Fixing llama 2

So llama 2 just released. It looks really good. Separately, I just got a new M2 mac to replace my intel mac. I'm quite glad to try it out, but it doesn't seem to work! There's quite a few issues summed up in this repository. The repository owner fixed a few of the bugs, but the current state leaves the chat and completion examples yielding question marks.

I want to see if I can fix this. I already have some experience dealing with crappy ML frameworks when I ported Stable Diffusion to iOS ahead of the official port¹. First, the "size too large" console output for the transpose ANE operation seems like a prime target.

error: 'anec.transpose' op Height/Width dimensions must be less than 16384

However, looking at the inputs and outputs of the ColumnParallelLinear layer which triggers this operation, we find that the input was corrupted by NaN before this step. Lacking any other logs to go off of, we plunge down the rabbit hole of going back up, function by function, to find the first place where NaNs were introduced.

This brings us to the forward method in the transformer module.

# ...
mask = None
if seqlen > 1:
    mask = torch.full(
        (1, 1, seqlen, seqlen), float("-inf"), device=tokens.device
    )
    mask = torch.triu(mask, diagonal=start_pos + 1).type_as(h)

for layer in self.layers:
    h = layer(h, start_pos, freqs_cis, mask)
# ...

A quick glance at the triu documentation reveals that it returns a tensor with the upper triangular part of the input matrix, and the rest filled with zeros. This is then multiplied by negative infinity, and added to the input.

Unfortunately, a glance at our debugger shows that's not the case! The bottom triangle is, in fact, filled with NaNs. Some googling about this reveals a github issue about this behavior that's designated 'low priority' until our poor souls are forced to deal with it.

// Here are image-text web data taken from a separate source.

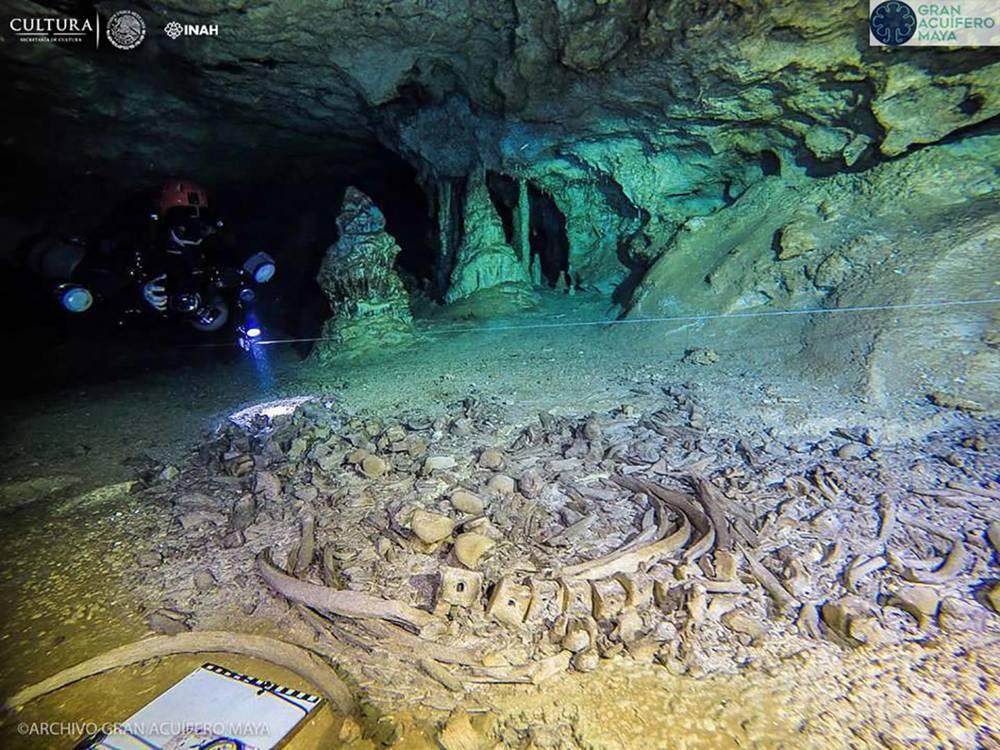 Los restos fósiles fueron encontrados dentro del sistema de cuevas más grande del mundo, Sac Actun, en México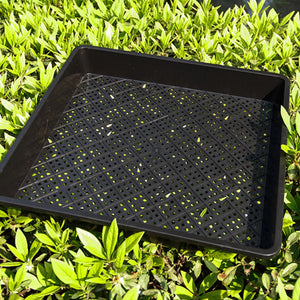Seed Germination Starter Tray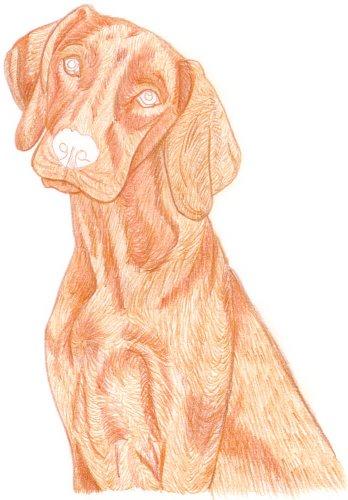 Hund zeichnen: Buntstiftkolorierung - Schritt 2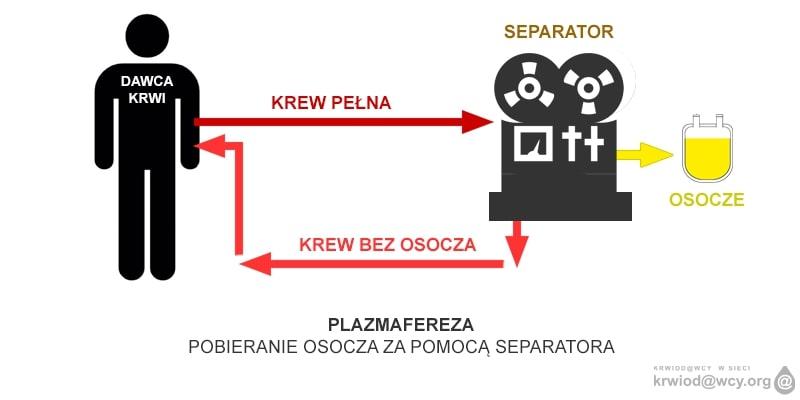 Grafika: pobieranie osocza za pomocą separatora. Mat. prasowe.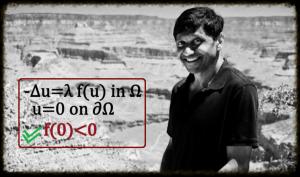 Reaction Diffusion Equations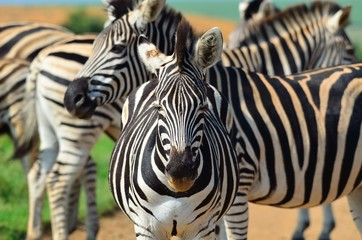 Zebra in a south african reserve
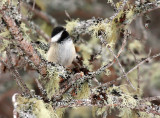 Black-capped Chickadee 3887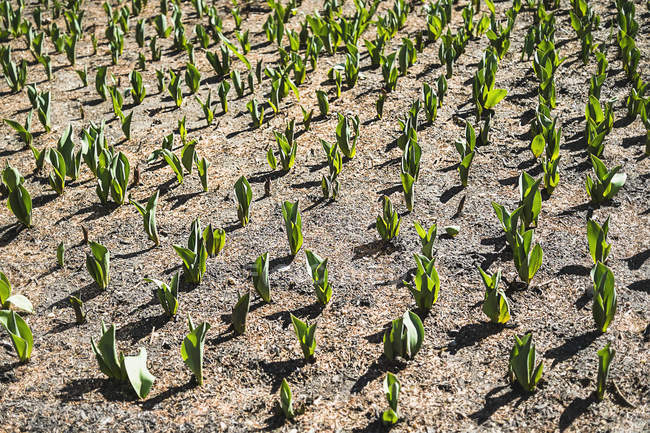 Small green plants emerging from soil in field, full frame. — Stock Photo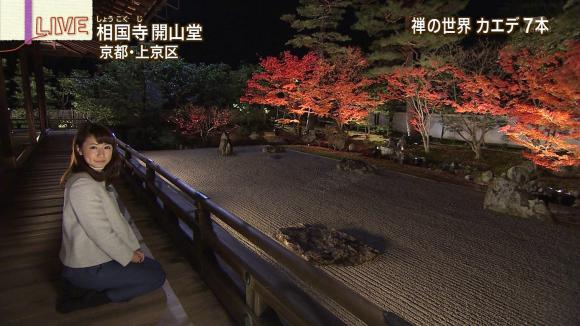 aoyamamegumi_20121126_17.jpg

I don't really know pytorch that well, so our solution will be "don't do that" - just take all the NaNs and replace them with zeros.

# ...
mask = None
if seqlen > 1:
    mask = torch.full(
        (1, 1, seqlen, seqlen), float("-inf"), device=tokens.device
    )
    mask = torch.triu(mask, diagonal=start_pos + 1).type_as(h)
    mask = mask.masked_fill(torch.isnan(mask), 0.0)

for layer in self.layers:
    h = layer(h, start_pos, freqs_cis, mask)
# ...

And this works! The test output now shows the correct output, and the completion example works as well.

Footnotes

The short project that inspired the creation of this blog, even if it didn't end up making it on. Perhaps one day it will! ↩